Transcribe only the stretch of lines that opens with the line containing "Studying this scene, use" and closes with the last line of the listing, skipping pictures.
▬▬▬
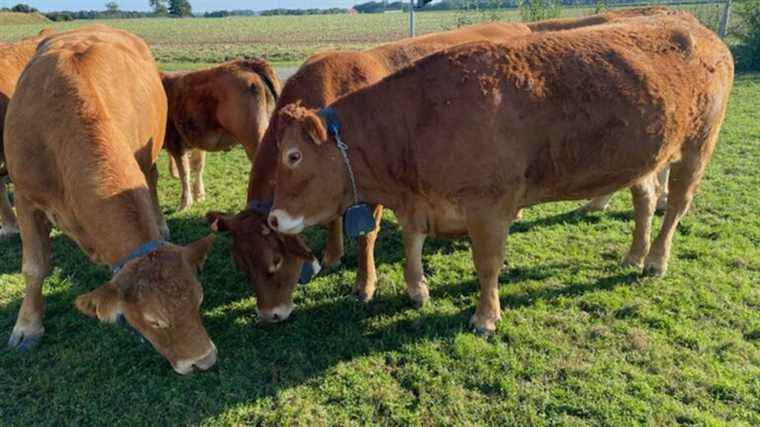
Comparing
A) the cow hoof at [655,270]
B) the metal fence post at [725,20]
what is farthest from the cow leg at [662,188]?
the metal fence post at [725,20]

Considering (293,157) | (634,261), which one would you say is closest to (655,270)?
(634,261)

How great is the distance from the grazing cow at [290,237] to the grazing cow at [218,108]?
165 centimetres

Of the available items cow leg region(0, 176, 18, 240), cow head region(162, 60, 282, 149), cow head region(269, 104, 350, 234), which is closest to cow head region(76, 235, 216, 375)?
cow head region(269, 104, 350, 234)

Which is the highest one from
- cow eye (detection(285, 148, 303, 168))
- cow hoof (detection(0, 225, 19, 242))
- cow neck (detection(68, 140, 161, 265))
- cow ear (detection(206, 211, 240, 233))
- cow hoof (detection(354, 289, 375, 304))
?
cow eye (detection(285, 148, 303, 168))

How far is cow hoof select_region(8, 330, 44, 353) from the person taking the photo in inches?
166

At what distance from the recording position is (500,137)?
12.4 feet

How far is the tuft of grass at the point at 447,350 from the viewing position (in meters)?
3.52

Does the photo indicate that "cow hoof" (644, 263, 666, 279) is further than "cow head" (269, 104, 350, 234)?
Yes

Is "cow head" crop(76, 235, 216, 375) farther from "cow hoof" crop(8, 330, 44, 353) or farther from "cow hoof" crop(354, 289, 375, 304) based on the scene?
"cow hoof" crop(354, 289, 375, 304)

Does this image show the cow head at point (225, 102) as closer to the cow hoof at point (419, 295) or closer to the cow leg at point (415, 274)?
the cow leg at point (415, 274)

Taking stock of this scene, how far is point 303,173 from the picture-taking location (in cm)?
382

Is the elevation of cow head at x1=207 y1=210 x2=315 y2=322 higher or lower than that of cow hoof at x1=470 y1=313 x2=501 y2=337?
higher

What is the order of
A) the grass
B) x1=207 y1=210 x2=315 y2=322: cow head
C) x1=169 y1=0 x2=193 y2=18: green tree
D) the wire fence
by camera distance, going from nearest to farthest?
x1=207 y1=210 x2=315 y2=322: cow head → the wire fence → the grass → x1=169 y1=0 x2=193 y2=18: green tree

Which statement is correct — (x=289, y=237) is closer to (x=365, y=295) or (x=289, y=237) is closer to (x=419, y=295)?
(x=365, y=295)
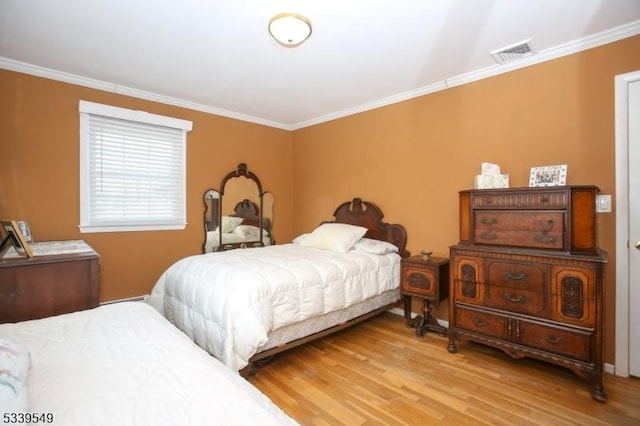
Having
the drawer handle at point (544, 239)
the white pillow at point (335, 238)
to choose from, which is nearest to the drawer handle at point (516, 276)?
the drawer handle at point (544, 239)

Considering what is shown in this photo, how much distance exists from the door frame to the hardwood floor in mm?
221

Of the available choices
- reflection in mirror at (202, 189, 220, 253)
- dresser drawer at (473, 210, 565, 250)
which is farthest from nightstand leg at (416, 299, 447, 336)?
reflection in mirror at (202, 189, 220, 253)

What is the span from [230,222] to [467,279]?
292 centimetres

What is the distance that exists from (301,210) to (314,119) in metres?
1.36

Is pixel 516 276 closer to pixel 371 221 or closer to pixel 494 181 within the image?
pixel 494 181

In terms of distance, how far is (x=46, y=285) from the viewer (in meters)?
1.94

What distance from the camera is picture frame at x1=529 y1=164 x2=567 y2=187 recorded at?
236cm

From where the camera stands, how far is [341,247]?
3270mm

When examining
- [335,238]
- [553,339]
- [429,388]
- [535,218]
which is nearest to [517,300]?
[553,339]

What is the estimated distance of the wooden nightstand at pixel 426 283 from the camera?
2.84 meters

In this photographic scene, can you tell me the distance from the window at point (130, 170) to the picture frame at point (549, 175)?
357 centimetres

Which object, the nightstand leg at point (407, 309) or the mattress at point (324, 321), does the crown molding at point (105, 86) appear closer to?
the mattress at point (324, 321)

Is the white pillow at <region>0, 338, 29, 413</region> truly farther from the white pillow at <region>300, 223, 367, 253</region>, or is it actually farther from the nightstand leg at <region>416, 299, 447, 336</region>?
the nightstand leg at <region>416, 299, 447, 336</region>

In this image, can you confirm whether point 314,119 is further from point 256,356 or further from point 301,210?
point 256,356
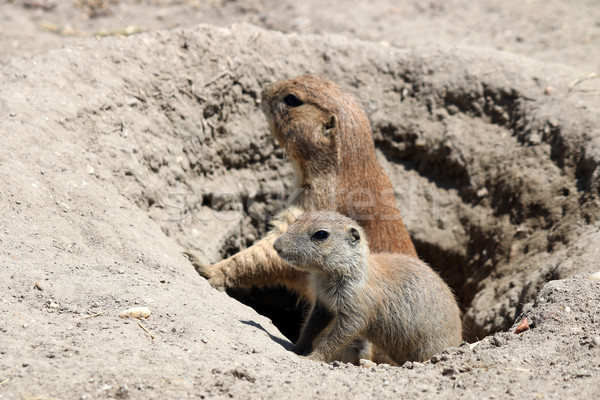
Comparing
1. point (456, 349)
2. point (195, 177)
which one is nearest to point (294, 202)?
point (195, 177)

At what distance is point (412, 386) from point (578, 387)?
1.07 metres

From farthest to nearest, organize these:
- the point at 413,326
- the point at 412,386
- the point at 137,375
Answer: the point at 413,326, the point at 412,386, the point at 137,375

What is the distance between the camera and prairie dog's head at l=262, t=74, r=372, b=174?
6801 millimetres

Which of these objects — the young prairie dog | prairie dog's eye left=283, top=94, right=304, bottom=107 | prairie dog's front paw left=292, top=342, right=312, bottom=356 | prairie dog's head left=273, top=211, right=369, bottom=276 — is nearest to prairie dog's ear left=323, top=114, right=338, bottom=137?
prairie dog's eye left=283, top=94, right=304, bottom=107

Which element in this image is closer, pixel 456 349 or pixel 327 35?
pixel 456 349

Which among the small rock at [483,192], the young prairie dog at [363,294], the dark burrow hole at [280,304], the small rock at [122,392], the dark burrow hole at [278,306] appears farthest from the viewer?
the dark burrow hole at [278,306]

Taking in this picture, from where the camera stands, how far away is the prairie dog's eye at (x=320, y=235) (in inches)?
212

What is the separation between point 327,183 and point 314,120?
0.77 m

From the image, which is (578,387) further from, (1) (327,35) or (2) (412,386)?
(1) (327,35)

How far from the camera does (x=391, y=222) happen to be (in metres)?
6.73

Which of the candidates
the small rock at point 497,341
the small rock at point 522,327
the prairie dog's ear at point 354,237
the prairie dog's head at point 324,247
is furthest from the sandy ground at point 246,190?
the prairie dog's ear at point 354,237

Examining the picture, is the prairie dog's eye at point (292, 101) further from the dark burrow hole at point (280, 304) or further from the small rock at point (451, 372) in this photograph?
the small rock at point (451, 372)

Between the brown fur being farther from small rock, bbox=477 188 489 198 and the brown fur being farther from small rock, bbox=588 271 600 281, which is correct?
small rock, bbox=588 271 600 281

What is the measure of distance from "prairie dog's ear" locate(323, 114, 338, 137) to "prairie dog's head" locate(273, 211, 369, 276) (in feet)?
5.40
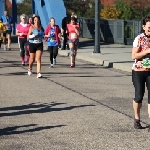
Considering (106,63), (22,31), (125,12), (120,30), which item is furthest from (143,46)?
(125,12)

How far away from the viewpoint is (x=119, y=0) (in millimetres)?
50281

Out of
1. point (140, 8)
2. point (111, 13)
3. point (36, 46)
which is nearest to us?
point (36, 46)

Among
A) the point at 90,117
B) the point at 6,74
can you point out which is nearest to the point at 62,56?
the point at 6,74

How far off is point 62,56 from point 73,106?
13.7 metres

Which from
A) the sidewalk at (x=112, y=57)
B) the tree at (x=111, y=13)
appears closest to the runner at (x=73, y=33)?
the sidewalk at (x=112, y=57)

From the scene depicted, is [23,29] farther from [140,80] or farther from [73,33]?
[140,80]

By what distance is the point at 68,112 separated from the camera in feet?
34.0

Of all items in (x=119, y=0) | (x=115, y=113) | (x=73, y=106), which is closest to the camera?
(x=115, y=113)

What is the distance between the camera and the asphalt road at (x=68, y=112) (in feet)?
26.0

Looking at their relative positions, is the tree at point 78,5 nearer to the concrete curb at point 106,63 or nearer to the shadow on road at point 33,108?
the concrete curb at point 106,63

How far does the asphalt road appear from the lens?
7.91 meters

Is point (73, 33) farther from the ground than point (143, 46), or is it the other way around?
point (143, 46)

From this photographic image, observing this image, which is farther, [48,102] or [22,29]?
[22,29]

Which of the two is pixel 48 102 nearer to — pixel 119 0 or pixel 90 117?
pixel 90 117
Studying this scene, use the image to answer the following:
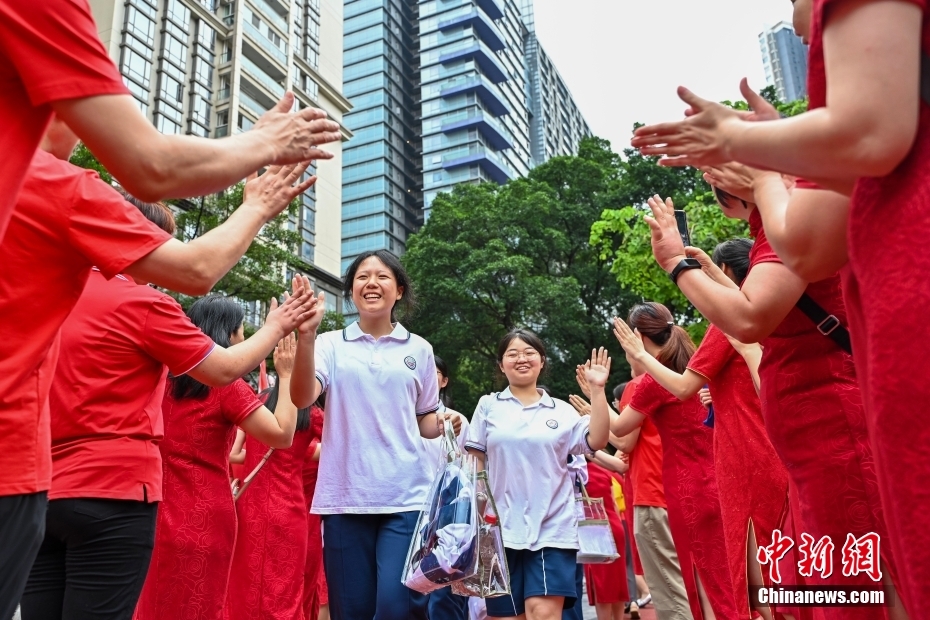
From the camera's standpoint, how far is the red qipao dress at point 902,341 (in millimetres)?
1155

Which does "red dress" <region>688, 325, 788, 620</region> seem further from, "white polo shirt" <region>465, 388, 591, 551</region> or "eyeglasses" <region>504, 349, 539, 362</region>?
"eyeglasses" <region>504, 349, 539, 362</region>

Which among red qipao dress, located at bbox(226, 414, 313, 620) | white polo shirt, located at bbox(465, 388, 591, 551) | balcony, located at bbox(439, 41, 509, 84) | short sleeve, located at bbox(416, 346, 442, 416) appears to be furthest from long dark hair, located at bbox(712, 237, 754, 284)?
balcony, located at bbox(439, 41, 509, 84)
▬▬▬
Answer to this exercise >>
Studying this scene, use the image to answer the following:
From the camera's standpoint, how far is the red qipao dress at point 902,341 (in millimetres)?
1155

Which does "red dress" <region>688, 325, 788, 620</region> seem further from, "white polo shirt" <region>465, 388, 591, 551</region> or "eyeglasses" <region>504, 349, 539, 362</region>?
"eyeglasses" <region>504, 349, 539, 362</region>

Which among red qipao dress, located at bbox(226, 414, 313, 620) | white polo shirt, located at bbox(465, 388, 591, 551) | balcony, located at bbox(439, 41, 509, 84) | short sleeve, located at bbox(416, 346, 442, 416) appears to be furthest from long dark hair, located at bbox(712, 237, 754, 284)?
balcony, located at bbox(439, 41, 509, 84)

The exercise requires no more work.